**Goal of the exercise**
Your answer should consist of the lines below that hold the word "present".

**Data records**
━━━━━━━━
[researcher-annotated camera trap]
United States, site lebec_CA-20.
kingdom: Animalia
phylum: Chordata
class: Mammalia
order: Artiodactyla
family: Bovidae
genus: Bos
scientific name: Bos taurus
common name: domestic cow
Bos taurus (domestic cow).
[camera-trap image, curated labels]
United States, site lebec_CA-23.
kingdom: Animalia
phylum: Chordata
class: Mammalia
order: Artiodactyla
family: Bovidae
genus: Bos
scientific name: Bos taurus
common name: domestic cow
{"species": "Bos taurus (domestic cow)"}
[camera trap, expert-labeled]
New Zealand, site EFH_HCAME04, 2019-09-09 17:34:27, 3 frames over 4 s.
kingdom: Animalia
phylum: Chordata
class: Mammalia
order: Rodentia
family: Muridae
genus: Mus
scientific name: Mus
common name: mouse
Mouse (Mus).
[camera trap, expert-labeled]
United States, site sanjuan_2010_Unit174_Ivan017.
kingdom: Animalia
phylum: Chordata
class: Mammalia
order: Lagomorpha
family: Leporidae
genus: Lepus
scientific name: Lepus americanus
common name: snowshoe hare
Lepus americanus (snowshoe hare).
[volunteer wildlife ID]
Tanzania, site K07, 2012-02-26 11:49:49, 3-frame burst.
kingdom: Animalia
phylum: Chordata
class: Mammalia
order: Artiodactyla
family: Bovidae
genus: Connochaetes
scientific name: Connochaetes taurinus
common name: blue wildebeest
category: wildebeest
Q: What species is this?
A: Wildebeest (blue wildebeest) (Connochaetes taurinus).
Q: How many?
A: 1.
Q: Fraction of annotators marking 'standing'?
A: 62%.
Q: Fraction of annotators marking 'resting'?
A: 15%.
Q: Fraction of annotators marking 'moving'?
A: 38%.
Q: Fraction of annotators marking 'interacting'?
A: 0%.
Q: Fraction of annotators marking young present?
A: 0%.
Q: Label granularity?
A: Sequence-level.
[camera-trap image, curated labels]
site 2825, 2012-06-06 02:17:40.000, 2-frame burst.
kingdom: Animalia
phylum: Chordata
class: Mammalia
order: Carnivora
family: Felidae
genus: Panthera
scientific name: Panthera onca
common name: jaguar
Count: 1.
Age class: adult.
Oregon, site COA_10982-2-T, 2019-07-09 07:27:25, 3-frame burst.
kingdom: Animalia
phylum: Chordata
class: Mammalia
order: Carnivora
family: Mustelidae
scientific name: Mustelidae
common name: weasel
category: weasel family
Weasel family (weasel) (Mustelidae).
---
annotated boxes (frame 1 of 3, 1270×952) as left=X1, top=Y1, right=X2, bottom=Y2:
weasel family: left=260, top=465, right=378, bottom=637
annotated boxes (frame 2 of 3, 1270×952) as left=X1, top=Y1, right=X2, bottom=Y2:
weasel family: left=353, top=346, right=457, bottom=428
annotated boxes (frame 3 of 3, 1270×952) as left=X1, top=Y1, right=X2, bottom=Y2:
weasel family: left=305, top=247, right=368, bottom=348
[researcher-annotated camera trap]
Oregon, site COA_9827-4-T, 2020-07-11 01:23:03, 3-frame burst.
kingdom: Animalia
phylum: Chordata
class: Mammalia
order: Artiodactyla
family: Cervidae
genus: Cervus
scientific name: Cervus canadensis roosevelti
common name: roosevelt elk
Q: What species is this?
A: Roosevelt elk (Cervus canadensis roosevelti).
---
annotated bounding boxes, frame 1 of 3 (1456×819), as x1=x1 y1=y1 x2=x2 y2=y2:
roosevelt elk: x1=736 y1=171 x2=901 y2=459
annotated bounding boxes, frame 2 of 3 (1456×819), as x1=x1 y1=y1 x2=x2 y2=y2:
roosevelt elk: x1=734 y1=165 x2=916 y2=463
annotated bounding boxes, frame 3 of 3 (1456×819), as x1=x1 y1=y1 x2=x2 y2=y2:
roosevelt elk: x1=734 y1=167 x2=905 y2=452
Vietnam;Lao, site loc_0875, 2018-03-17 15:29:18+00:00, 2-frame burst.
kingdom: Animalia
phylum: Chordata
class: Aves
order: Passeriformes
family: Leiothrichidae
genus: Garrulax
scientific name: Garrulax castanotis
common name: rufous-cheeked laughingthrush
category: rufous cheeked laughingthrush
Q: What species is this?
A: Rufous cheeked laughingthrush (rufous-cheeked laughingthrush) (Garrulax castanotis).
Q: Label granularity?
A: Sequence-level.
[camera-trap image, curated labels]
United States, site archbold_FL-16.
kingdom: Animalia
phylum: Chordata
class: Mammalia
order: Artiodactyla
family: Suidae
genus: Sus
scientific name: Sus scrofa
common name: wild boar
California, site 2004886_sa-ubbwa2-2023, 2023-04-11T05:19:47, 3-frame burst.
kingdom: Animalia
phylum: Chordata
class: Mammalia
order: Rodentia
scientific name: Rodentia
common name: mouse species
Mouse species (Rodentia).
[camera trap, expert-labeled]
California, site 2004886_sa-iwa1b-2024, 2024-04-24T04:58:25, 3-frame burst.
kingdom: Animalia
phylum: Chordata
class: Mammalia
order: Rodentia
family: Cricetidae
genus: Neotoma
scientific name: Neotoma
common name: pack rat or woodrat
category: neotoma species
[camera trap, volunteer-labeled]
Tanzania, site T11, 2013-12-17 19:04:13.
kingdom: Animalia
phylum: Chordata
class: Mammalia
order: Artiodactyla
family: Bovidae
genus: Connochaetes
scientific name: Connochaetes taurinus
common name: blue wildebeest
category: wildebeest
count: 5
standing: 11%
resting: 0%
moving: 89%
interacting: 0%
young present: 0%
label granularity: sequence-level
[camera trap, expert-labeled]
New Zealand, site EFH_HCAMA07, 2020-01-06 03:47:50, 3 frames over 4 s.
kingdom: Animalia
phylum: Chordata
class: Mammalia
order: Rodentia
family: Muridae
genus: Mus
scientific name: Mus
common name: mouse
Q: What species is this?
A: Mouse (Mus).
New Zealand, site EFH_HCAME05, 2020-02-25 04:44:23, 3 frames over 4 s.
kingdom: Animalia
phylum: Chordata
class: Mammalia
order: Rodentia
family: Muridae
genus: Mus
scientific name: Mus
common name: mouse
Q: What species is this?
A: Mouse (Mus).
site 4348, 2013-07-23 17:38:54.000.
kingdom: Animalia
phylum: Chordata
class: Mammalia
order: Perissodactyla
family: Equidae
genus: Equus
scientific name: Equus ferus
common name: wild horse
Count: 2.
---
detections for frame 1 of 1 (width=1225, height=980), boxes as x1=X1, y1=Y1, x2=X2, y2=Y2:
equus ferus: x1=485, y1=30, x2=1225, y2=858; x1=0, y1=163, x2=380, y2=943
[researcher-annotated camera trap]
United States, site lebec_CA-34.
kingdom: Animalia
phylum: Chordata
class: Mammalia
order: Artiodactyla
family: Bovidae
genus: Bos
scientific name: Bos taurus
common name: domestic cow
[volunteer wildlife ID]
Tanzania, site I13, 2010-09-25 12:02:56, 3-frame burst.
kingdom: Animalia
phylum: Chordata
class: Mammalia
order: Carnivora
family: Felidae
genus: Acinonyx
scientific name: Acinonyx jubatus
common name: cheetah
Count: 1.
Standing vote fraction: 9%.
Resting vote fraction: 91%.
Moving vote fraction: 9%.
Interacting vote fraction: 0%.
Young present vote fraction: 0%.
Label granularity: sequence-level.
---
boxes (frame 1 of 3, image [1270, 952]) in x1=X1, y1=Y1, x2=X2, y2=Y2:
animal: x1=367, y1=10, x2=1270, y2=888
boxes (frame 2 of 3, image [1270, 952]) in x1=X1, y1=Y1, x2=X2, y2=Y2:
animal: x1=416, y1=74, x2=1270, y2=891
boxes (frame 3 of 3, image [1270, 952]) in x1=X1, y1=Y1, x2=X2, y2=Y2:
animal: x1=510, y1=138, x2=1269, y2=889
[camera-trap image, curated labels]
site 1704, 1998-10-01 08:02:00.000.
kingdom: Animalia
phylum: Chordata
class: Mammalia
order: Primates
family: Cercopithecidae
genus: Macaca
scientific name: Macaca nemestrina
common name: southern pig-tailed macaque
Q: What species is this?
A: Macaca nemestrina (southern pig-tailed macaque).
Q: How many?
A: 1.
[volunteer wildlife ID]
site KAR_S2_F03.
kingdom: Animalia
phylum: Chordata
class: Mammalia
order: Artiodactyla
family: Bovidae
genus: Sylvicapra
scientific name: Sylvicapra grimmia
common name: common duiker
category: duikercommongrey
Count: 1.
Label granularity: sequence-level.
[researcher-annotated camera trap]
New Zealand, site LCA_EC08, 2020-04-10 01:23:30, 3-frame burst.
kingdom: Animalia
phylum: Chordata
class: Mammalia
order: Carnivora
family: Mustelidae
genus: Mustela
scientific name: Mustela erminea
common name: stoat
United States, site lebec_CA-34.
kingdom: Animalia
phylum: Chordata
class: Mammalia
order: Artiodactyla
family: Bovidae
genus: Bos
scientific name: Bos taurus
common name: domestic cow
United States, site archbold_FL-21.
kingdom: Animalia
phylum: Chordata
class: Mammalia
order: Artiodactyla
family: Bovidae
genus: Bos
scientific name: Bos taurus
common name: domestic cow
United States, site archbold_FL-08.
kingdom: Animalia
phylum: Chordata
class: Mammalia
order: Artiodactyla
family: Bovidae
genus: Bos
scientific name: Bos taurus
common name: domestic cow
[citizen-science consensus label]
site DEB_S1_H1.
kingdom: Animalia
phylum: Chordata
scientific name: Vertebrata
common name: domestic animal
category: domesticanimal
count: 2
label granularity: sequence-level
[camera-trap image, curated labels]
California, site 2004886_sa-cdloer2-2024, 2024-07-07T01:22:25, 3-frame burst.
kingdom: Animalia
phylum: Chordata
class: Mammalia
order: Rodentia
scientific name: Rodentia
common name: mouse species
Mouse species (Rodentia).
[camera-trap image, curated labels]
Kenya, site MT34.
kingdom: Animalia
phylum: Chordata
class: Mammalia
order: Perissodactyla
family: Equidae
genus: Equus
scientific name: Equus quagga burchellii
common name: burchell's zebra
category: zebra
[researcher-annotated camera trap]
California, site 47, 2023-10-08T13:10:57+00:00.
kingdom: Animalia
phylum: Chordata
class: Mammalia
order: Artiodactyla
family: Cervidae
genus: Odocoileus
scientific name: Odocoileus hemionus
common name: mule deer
━━━━━━━━
**Completed exercise**
Q: Fraction of annotators marking young present?
young present: 0%
Young present vote fraction: 0%.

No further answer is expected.